■ Problem to solve
Extract every line of the items below that contains the word "dark".

■ Extracted material
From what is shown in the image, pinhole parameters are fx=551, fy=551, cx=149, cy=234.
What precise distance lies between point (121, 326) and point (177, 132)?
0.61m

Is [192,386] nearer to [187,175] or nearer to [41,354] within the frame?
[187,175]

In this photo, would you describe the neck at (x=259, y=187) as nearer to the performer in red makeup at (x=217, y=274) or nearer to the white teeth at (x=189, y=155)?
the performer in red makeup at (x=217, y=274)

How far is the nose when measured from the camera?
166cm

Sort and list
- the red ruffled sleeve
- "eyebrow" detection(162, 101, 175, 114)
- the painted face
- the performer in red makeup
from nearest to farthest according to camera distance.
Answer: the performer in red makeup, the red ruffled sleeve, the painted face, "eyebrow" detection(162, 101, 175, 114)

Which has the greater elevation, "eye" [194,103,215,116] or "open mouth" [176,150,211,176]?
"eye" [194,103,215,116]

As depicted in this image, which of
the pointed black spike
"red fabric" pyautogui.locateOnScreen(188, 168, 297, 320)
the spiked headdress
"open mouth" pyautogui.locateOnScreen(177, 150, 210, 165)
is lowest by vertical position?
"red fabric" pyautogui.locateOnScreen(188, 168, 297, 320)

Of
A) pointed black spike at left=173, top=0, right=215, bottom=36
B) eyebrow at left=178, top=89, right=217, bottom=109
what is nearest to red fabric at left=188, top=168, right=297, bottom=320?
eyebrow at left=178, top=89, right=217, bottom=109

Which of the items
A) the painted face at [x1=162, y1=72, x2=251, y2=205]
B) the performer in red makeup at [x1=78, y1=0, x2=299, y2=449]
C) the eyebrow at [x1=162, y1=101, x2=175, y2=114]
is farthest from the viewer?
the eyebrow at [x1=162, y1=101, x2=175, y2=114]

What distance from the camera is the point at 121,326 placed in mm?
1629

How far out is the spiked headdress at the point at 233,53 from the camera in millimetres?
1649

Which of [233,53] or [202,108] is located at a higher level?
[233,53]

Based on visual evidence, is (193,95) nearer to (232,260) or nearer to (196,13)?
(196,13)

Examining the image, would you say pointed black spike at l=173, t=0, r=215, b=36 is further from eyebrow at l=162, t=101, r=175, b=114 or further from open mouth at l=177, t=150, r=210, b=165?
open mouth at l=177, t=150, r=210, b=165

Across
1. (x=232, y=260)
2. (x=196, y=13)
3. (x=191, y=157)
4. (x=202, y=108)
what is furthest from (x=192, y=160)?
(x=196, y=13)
---
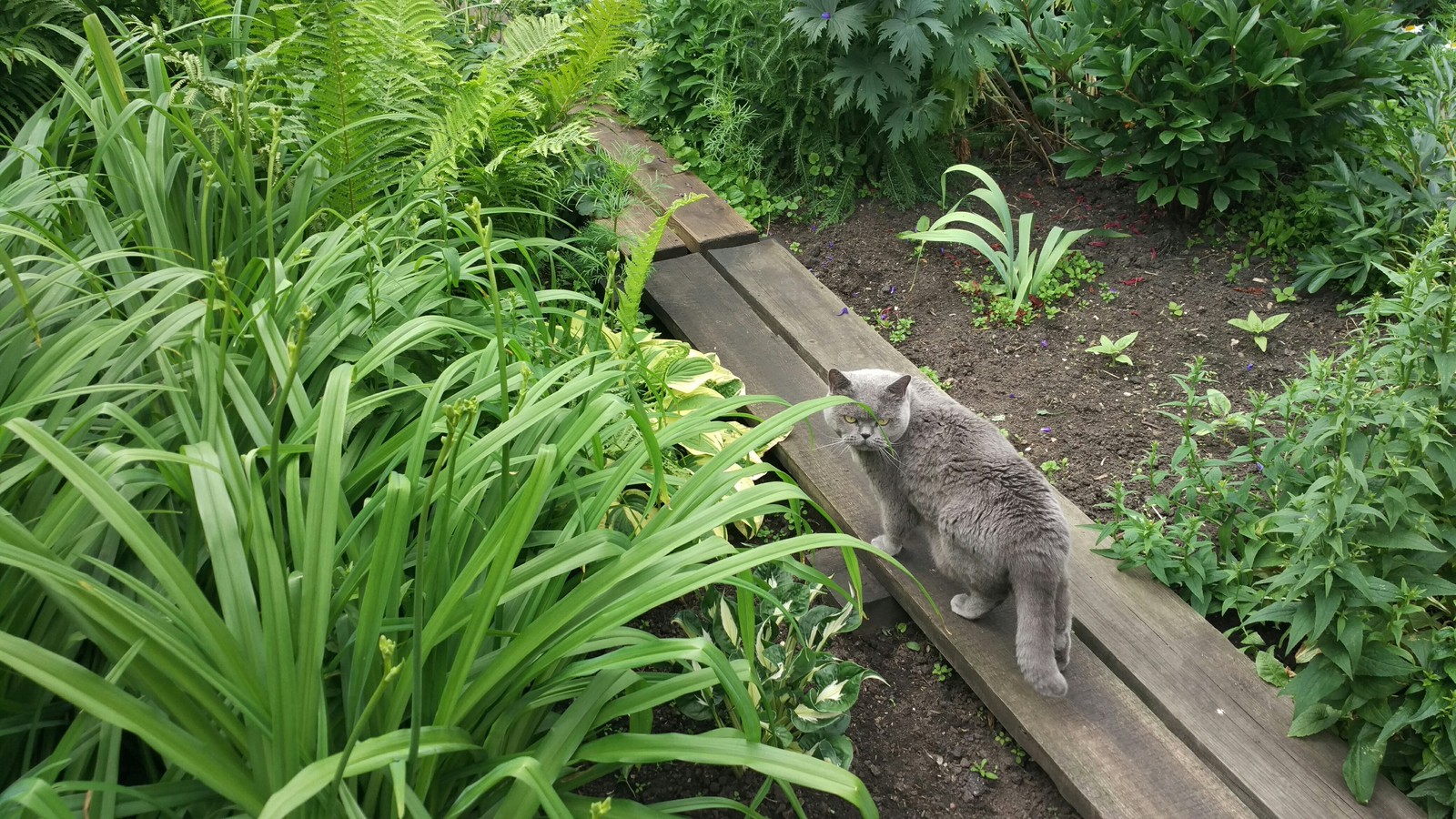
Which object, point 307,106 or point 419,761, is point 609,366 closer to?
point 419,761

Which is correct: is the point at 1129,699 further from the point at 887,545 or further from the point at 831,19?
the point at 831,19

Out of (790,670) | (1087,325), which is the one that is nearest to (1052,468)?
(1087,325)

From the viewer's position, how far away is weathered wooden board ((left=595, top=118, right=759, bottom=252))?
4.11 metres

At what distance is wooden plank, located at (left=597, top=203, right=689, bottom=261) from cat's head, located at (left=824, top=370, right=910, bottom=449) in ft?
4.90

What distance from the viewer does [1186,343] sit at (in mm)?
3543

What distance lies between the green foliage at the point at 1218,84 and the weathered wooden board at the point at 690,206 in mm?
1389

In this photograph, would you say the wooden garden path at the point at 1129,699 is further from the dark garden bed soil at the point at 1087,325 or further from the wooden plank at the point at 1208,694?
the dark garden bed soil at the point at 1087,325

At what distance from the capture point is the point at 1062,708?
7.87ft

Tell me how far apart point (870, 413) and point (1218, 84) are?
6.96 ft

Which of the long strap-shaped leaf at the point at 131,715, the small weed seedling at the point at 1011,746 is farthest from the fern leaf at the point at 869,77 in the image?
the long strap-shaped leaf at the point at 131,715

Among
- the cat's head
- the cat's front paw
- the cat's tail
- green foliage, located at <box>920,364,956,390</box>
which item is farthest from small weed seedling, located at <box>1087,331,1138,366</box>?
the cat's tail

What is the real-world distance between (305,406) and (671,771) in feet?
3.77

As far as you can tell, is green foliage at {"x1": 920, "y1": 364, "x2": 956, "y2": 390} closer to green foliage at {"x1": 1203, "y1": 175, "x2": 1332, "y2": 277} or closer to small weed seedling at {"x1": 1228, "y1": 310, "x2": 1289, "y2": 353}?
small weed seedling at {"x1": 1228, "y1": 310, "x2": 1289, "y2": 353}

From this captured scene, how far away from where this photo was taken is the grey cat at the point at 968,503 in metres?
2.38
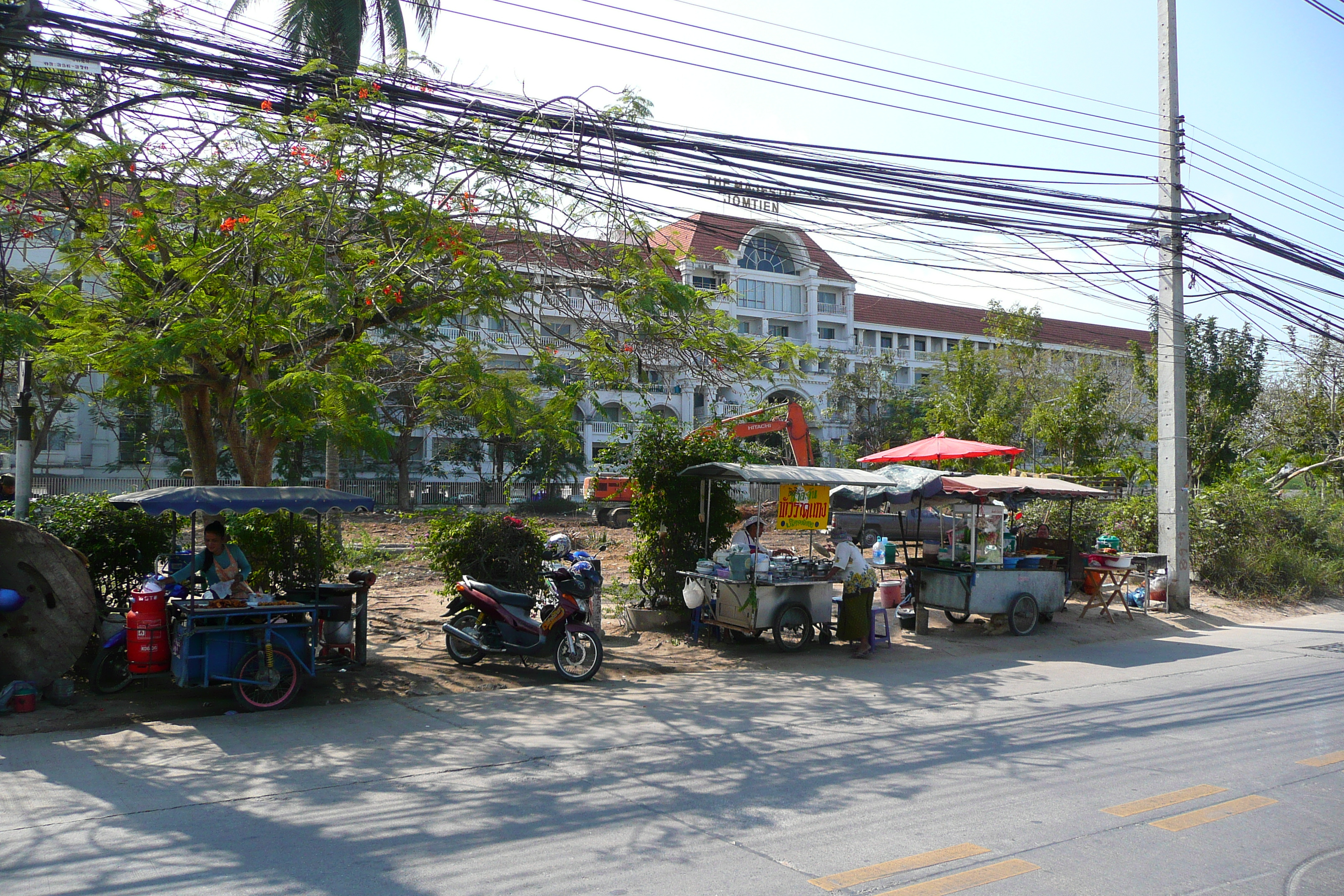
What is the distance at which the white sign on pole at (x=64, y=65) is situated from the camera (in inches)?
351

■ Result
In this photograph, would you say the wooden garden path at the point at 1129,699 is further from the dark garden bed soil at the point at 1087,325 or further from the wooden plank at the point at 1208,694?
the dark garden bed soil at the point at 1087,325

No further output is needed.